## Document text
Scooby Enterprises Ltd v Kenya Urban Roads Authority & County Government Of Kisii [2021] KEHC 7542 (KLR)
Full Case Text
REUBLIC OF KENYA
IN THE HIGH COURT OF KENYA
AT KISII
CONSTITUTIONAL PETITIONS NO 8 OF 2020
IN THE MATTER OF ARTICLES, NO 3 (1), 10, 20, 21, 23, 27 (1) & (2), 40(1),
43 (1),47, 50, 60, 232 (2) & 260 OF THE CONSTITUTION OF KENYA, 2010
AND
IN THE MATTER OF SECTION 4 OF THE FAIR ADMINISTRATIVE ACTION ACT, 2015
AND
IN THE MATTER OF SECTION 70 OF THE KENYA ROADS ACT NO 2 OF 2007
AND
IN THE MATTER OF SECTION 3 OF THE COUNTY GOVERMENTS ACT, 2012
BETWEEN
SCOOBY ENTERPRISES LTD..............................................................................PETITIONER
VERSUS
KENYA URBAN ROADS AUTHORITY.....................................................1ST RESPONDENT
COUNTY GOVERNMENT OF KISII.........................................................2ND RESPONDENT
RULING
1. The petitioner herein filed a petition together with a Notice of Motion application dated 17th June 2020 and moves the Court for orders:
1. Spent
2. Spent
3. Spent
4. THAT PENDING the hearing and determination of this Petition, there be conservatory orders restraining and/ or prohibiting the respondents from implementing the decision of “Maximum Load 10 Tonnes limit” restricting and/or outlawing the usage of Rehabilitated Kisii Main Stage – Getare Road to M/ vehicles of over 10 tonnes.
5. THAT in the alternative, PENDING the hearing and determination of this Petition herein, there be conservatory order restraining and/or prohibiting the Respondents, their agents, servants and traffic police officers from arresting drivers of M/vehicles of over 10 tonnes using the Rehabilitated Kisii Main Stage – Getare Road and in particular drivers of M/vehicles delivering goods to the Petitioner’s go downs situate on Plot LR CENTRAL/KITUTU/MWAMOSIOMA/2758 along the Rehabilitated Kisii Main Stage – Getare Road.
2. The petitioner in its supporting affidavit and further affidavit deposed that prior to 2014 the Petitioner’s place of business was along Sansora Road but because there was need to expand their business they purchased a portion of parcel of land LR CENTRAL KITUTU/MWAMOSIOMA/352 and upon transfer became the proprietor of LR CENTRAL KITUTU/MWAMOSIMA/2758. After the registration they obtained the requisite approval and constructed go downs and rental units valued at Kshs 430,000,000/-. The respondents commenced rehabilitation of Kisii Main Stage – Getare Road (‘road’) without consulting the plaintiff and that during the rehabilitation up to its completion the plaintiff carried on its business without any load limit. It is only in March 2020 that the respondents erected a notice outlawing usage of the road to motor vehicles with over 10 tonnes loads. He averred that in effecting the respondents’ caution, the police officers arrested the driver of motor vehicle KCE 644P which had carried products from Bidco Oil Refiners Ltd set to deliver goods at the petitioner’s go down and took the vehicle to the police station. The said vehicle was released on 11th June 2020. The petitioner advanced that it will suffer great loss if it or its suppliers are not able to offload goods to its go downs which is along the road. Not only will it lay off its 150 employees, the go downs valued at Kshs 430,000,000/- would be rendered valueless and of little economic value. According to the petitioner the decision to restrict usage of the road for motor vehicles with over 10 tonnes capacity is malicious, unlawful, unconstitutional and un-procedural. The respondent being constitutional and statutory bodies are obliged to discharge their mandate as described in the constitution and statute by following the laid down procedure. According to the petitioner having demonstrated a prima facie case, it is entitled to conservatory orders.

[Data lines]
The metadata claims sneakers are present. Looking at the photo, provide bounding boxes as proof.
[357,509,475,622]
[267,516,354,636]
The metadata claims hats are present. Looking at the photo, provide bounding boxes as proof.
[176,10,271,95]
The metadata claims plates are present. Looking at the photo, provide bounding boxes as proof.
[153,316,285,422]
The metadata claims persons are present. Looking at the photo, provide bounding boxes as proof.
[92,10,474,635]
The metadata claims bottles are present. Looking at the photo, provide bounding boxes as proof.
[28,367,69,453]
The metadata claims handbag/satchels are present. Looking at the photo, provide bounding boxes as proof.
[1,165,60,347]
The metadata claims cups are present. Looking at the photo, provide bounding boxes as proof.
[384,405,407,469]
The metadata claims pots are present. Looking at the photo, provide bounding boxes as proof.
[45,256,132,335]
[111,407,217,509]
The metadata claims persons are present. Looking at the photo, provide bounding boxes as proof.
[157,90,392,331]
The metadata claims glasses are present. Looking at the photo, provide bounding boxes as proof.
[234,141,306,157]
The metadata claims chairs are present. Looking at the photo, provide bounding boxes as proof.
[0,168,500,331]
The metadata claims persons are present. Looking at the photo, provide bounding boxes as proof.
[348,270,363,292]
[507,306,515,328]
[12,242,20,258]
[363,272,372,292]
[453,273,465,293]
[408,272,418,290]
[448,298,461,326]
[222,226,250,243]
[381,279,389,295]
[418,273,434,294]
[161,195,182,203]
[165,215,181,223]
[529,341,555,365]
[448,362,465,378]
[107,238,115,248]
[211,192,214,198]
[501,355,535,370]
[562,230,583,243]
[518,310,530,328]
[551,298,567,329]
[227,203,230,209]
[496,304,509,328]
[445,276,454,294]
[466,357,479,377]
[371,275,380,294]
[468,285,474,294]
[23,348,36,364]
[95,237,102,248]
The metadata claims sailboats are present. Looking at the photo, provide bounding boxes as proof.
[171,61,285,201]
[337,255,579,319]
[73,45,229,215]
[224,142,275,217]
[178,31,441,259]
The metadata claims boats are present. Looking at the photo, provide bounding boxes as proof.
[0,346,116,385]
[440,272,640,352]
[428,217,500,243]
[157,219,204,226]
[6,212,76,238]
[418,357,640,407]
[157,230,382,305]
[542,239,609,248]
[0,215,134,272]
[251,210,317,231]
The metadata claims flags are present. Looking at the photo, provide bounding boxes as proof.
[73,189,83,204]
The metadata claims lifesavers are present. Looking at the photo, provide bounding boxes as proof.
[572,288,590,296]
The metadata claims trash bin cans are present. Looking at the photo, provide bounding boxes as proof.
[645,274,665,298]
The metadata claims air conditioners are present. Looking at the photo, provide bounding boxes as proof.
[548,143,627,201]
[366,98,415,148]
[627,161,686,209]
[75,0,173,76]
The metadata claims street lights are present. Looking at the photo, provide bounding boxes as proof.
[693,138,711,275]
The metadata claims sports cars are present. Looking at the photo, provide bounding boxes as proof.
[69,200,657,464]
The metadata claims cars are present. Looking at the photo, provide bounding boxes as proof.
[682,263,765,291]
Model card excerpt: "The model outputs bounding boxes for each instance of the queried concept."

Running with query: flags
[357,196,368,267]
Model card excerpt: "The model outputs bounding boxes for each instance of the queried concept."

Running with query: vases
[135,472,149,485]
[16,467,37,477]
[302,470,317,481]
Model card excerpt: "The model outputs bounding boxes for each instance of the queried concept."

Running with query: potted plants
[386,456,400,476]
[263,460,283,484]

## Required actions
[1] According to the Kisii court ruling, how many employees would the petitioner lay off?
[2] Reproduce the passage of the Kisii court ruling between "5. THAT in the" and "Stage – Getare Road.", inclusive, word for word.

## Answers below
[1] 150 employees.

[2]
5. THAT in the alternative, PENDING the hearing and determination of this Petition herein, there be conservatory order restraining and/or prohibiting the Respondents, their agents, servants and traffic police officers from arresting drivers of M/vehicles of over 10 tonnes using the Rehabilitated Kisii Main Stage – Getare Road and in particular drivers of M/vehicles delivering goods to the Petitioner’s go downs situate on Plot LR CENTRAL/KITUTU/MWAMOSIOMA/2758 along the Rehabilitated Kisii Main Stage – Getare Road.